Saturday, June 20, 2015

AVC 2015 Wrapup

OR: Will there be a Yukari 4?


In the practice runs this morning, the thing was swerving like crazy but happened to make the turn. I would have called that success. However, upon looking at the data, it appears that the GPS thought it was half a mile south of where it really was. That wouldn't have mattered, except that it also thought that it was going southeast instead of northeast.

In run 1, it headed straight for the fence :(

I was convinced at that point that the GPS was useless. I went back to my lab (a 20-minute drive from Sparkfun each way) and got every GPS I had plus a handful of IR line-follower sensors. I canibalized the Pinewood Derby car from long-long ago, which still had two of those sensors built into it. My idea was to build a wheel encoder into the robot and run on dead reckoning. I had to develop the hardware and write the software (a fairly minor addition to the Navigation module). I borrowed one of my neighbors orange paint pens and painted an orange mark on the left rear axle, close to the gear box where it isn't floating on the suspension.

By the time I got back, I had less than 30min, so I just installed the hardware over the back wheel and ran run 2 with the backup GPS sensor. As it turns out, this was one I brought with me in the morning, not one I needed brought back. This was an identical GP-2106, but gotten several months later than the first.
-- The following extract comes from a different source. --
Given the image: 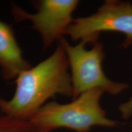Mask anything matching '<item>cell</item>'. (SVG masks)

In run 2, it headed straight for the fence :(

Back to wheel encoders and dead reckoning. The problem was, I couldn't get it to work in direct sunlight. Both the light and the dark stripes were coming up as fully bright. I couldn't figure out how to build a darkroom around the sensor which was sufficiently dark but still allowed the suspension to move and the sensor leads to pass. At least not in the 10 minutes that I tried.

That got me back to wondering if I was even solving the right problem. I looked more closely at the data and realized that even though the robot had switched waypoints, it didn't do so until after it hit the fence. The waypoints were just too far out. I pulled the first waypoint back roughly 5m and tried again.

This time, the first five times I tried it, it worked all five times. It finally made the turn :) The first three times, it hit the fence after making the turn. The fourth it hit one of the barrels. The fifth time it dodged all the barrels and hit the fence beyond the second turn.

I went back to the pit and changed all the waypoints by 5m, actually 2 parking spaces as viewed by Google Earth. When I went back to try it the sixth time, it was involved in a head-on collision with one of the other robots (it was the other robot's fault) and even then it tried to keep going. I think the gyro just lost heading at that point.

The seventh time it turned, but only about 45deg. It still officially made the turn.

So, I was pretty confident that things would work. I don't know if switching out the GPS made any difference, or if it was just the waypoints. At this point, the robot was moving at several meters per second. Maybe it just took that long for the GPS to get a fix, transmit the data, have the robot to parse it, calculate the navigation, calculate the guidance, etc. It may have travelled several meters past the waypoint by that point. Maybe I should add a target lead, equivalent to the target overshoot I steer to. When we are past the target lead, we switch waypoints.

In any case, I didn't do anything to the software all day. I could have, I just didn't need to. The software that was on it on Friday was the software that it raced with. I put the robot on the line for the third time, confident that it would work.

In run 3, it turned with less than 1 turning radius to go before hitting the fence, and therefore it hit the fence :( The judge says that I was about 1 meter short of the line to gain which he would have counted as making the turn.

So now what? I did not achieve full mission success. I did have fun, keep at it, solve the problems, etc. I would say I achieved minimum mission success. The robot, as built and programmed, was at least capable of success.

Can it be fixed? Certainly. I can buy a proper wheel encoder. I can get a GPS with a higher update rate (the GP-2106 may be capable of such). I can get the Kalman filter in and use the GPS to contribute to heading estimation.

Do I want to? I think maybe no. I am married now, and time I spent on the robot is time I don't spend with my wife, and vice versa. She got sick last night, and as a consequence, I didn't get to practice then. I might have realized all of this at that time.

Does any one want to buy a slightly used robot? Make me an offer...

On a positive note, Frozen Cam was a hit. At one point, I even got to tell a better joke than the MCs. I just push the button and let it go.